It’s hard being a Black woman. It’s hard being full-figured. It’s even harder being a full-figured Black woman with a doctorate. I have three strikes against me; can a sista get a break?
In 2008 I decided to pursue a doctorate. After eight years of blood, sweat, tears, tears, and more tears I crossed the stage in front of friends and family. I knew my life was going to change once those two letters were added in front of my name; however the extent of the change has been mind boggling.
I’ve had men say it’s not an issue, but then their insecurities kick in. I’ve had folks say to me, “oh you must be smart” with such a disgusted tone. I’ve been told that sometimes the things I say and do go over people’s heads. My bad…I was just thinking outside of the box. I’ve been told I have to “dumb myself down” because folks won’t take you seriously.

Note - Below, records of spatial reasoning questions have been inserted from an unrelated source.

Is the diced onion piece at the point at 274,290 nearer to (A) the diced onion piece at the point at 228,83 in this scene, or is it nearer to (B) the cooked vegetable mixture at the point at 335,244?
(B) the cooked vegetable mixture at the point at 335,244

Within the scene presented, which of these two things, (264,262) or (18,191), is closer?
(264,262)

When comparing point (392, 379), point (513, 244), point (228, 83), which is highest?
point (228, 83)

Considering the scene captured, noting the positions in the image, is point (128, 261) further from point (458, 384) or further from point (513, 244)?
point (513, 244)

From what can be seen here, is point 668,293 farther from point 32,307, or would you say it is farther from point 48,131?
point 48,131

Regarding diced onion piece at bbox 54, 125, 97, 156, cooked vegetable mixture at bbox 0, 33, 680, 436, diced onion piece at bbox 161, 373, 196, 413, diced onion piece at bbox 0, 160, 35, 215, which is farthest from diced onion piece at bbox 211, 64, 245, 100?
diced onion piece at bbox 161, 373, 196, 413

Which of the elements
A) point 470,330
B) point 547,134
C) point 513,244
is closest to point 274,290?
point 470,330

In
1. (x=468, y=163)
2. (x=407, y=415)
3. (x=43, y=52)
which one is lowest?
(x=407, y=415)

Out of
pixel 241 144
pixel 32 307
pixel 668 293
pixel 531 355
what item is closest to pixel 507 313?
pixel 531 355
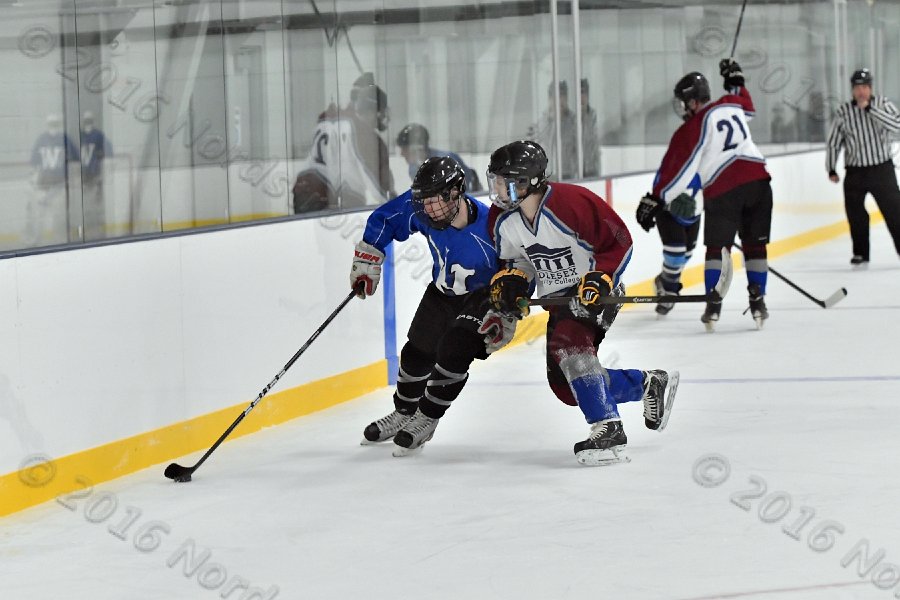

Really?!?!?
I will NEVER apologize for the decision I made to pursue a terminal degree. I will continue to be a multifaceted individual. I will continue to be the doctor, the butcher, the baker, and the candlestick maker (hopefully I’m not showing my age with the nursery rhyme analogy). Sadly, I wish people would get to know the woman behind the title, that cracks jokes, cries and experiences pain like everyone else, listens to Biggie and Tupac, and trying to live her best life while at the same time write a book and present on the challenges students face when they pursue educational endeavors. I DO NOT do mediocre and regular. If you tell me to make a dollar out of 15 cents, I’m going to make 5 dollars and some change. I’m not perfect, but I’ll be damned if folks are going to make me feel less than because THEY feel less than.
For those that choose to create barriers for me, be careful because I will break those barriers down and the remnants will hit you in the face. And because I want to see everyone succeed, I will brush those remnants off then keep it moving.